When Alex opened it, the malware collected browser data, including cookies and saved passwords, and uploaded that information to the attacker. The attacker then used that access to take over his email and Discord account. The email account was recovered, but the attacker had already added 2FA to Discord.

That changes the problem from "reset the password" to "prove to Discord that the legitimate owner did not add the 2FA." The support conversation below shows the recovery request, the generic first response, the clarification, and the escalation. After that, we waited.

Why this matters

Your privacy depends on everyone you have ever trusted in DMs.

Private history is not isolated.

If someone gets into one account, they may be able to read years of messages, photos, files, names, plans, relationship details, and anything else shared with that person.

Trust can be weaponized.

A malicious file from a stranger is easy to question. A file from a sibling, partner, close friend, raid member, static member, or long-time server admin is much easier to open without thinking.

Compromise spreads socially.

Once an attacker controls an account, they can message contacts as that person and repeat the same attack across the friend graph.

2FA can become a lockout tool.

2FA protects accounts when the owner controls it. If an attacker adds it first, the real owner may lose access even after recovering email.

Protect yourself

Use Discord. Just do not treat it like a vault.

I know most of us cannot simply stop using Discord. Our friends, FCs, statics, communities, and families are there.
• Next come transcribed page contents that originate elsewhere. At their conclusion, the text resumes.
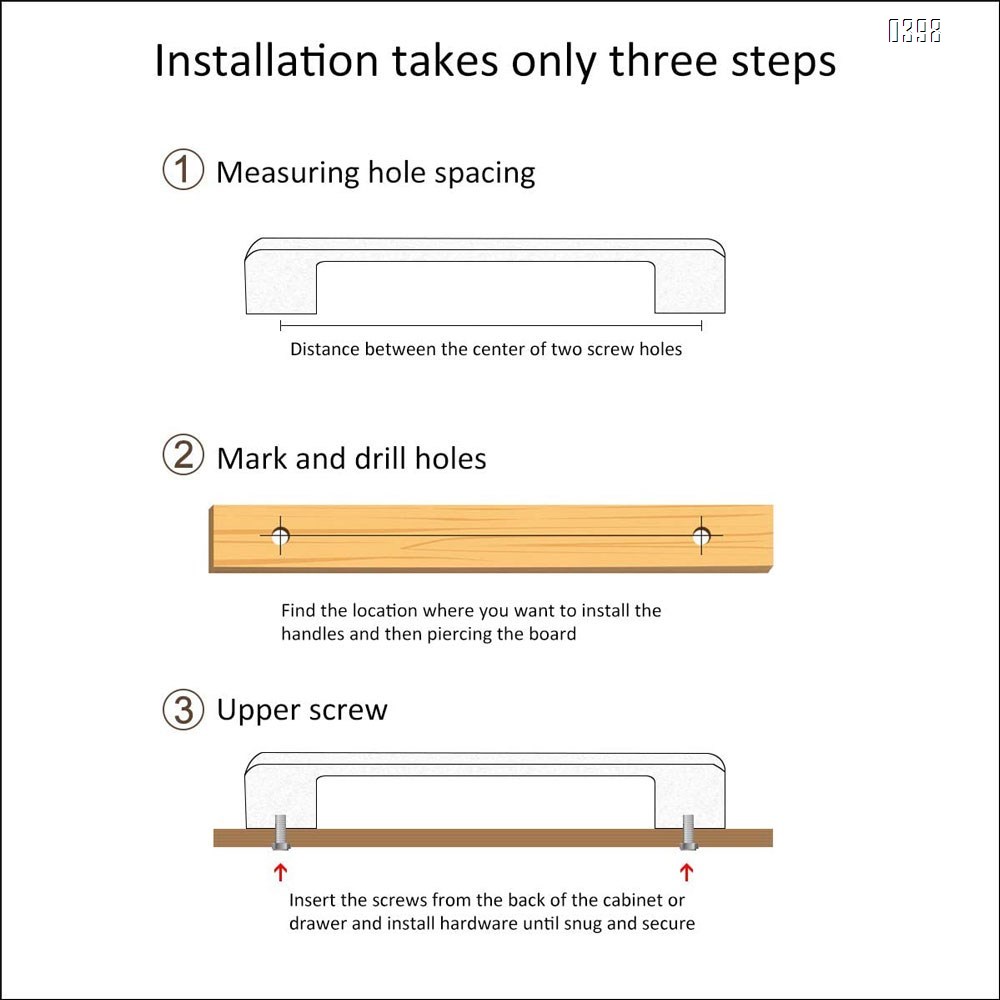 0398

Installation takes only three steps

① Measuring hole spacing

Distance between the center of two screw holes

② Mark and drill holes

Find the location where you want to install the handles and then piercing the board

③ Upper screw

Insert the screws from the back of the cabinet or drawer and install hardware until snug and secure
These are the precautions I wish everyone would take before this happens to them.

01

Do not run files from DMs without verifying out of band.
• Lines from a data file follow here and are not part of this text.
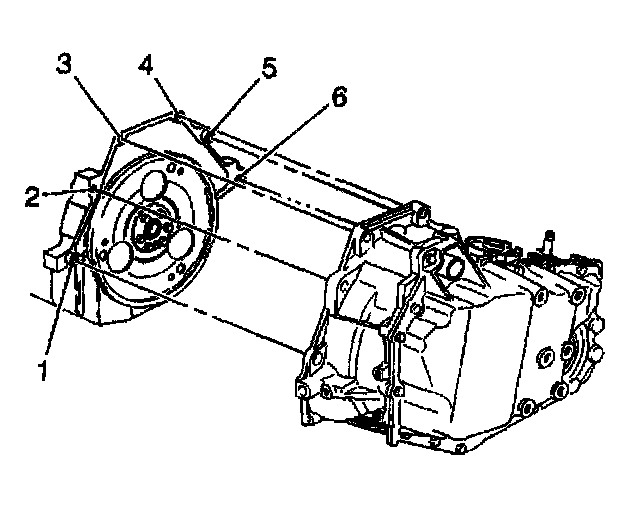 3
4
5
6
2
1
Ask by phone, text, or another app before opening anything unexpected, even from family or close friends.

02

Enable 2FA now and save backup codes offline.

If you wait until after compromise, an attacker may add their own 2FA before you can recover the account.

03

Stop saving important passwords in the browser.
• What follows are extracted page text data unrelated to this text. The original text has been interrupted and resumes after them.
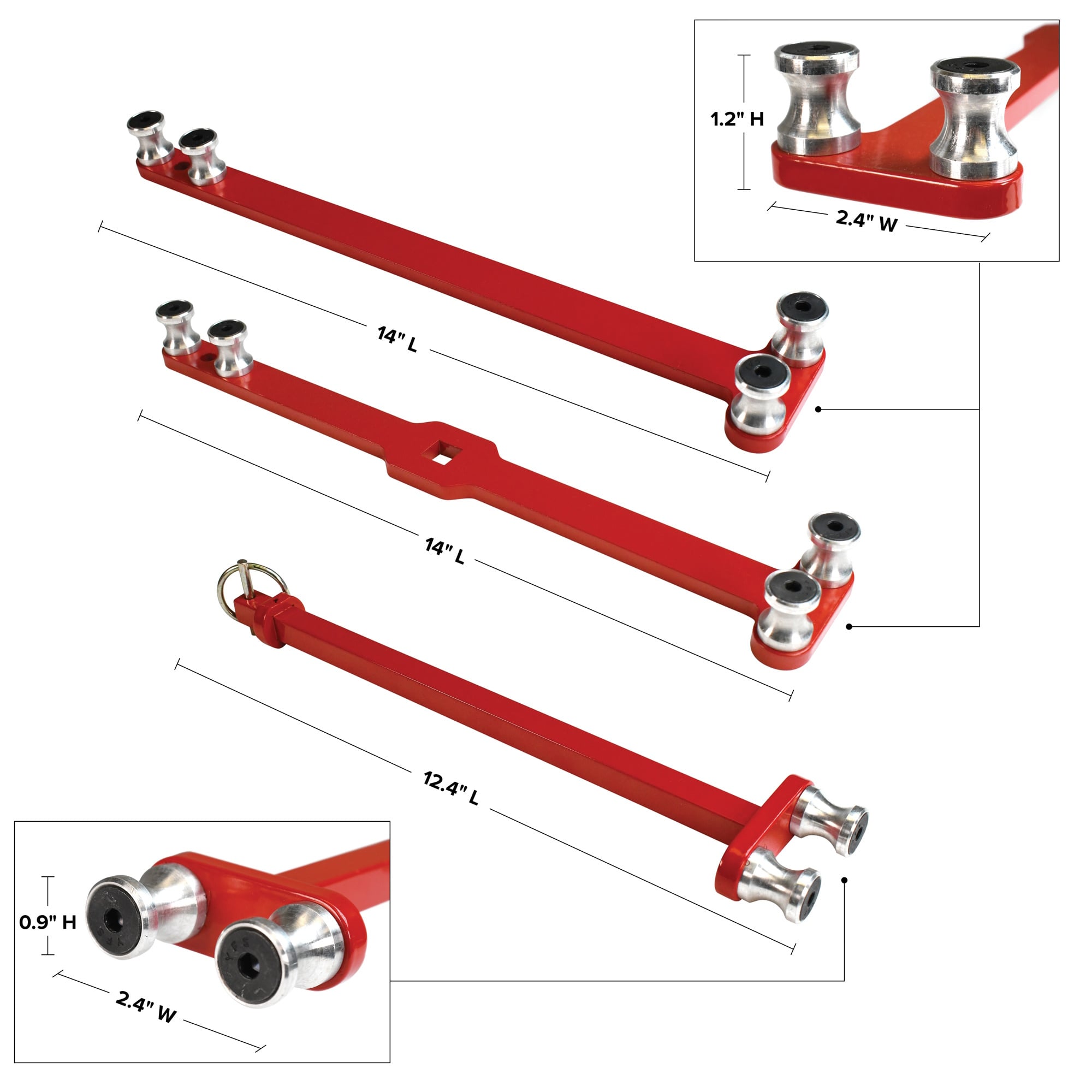 1.2" H

2.4" W

14" L

14" L

12.4" L

0.9" H

2.4" W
Use a dedicated password manager, unique passwords, and passkeys or hardware security keys where possible.

04

Treat old DMs as breachable records.

Delete sensitive history where you can, avoid sending anything deeply private through Discord, and assume recipients can be compromised later.

05

If compromised, act in this order.

Disconnect the machine, change email first, revoke sessions, change passwords from a clean device, warn contacts, and file support tickets immediately.

06

Warn people before the attacker does.

Use another account or another platform to tell friends not to open files, links, or urgent requests from the compromised account.

Support log

The recovery request and responses.

These screenshots are included so people can see what was reported and what support replied. Personal last names have been redacted from the public copies.

Initial Discord support request explaining that the hacked account had attacker-added 2FA.
Initial support request: hacked account, email recovered, attacker-added 2FA, and attackers messaging contacts.
Discord support response with password reset advice and 2FA backup code guidance.
First response: generic account security and backup-code guidance, plus a request to reply from email.
Follow-up reply clarifying that there was no previous 2FA and the attacker added it.
Clarification: the account owner did not previously have 2FA and cannot access backup codes.
Discord support response saying the case would be passed to someone for a closer look.
Escalation: support says the case is being passed along for a closer look.
Final reply giving location and timing details about the compromise.
Final details: timing, malicious zip file, browser behavior, and normal account activity location.

The point

This is not a request for money. It is a warning.

Discord is where many of us talk because everyone is already there. I will still use it for my friends and for Final Fantasy XIV, because that is where people are. But I do not trust it the way I used to, and I do not want anyone I care about to learn this lesson the hard way.

Please treat anything you send there as something that could be seen by someone else someday, not because your friends are bad people, but because good people can be hacked.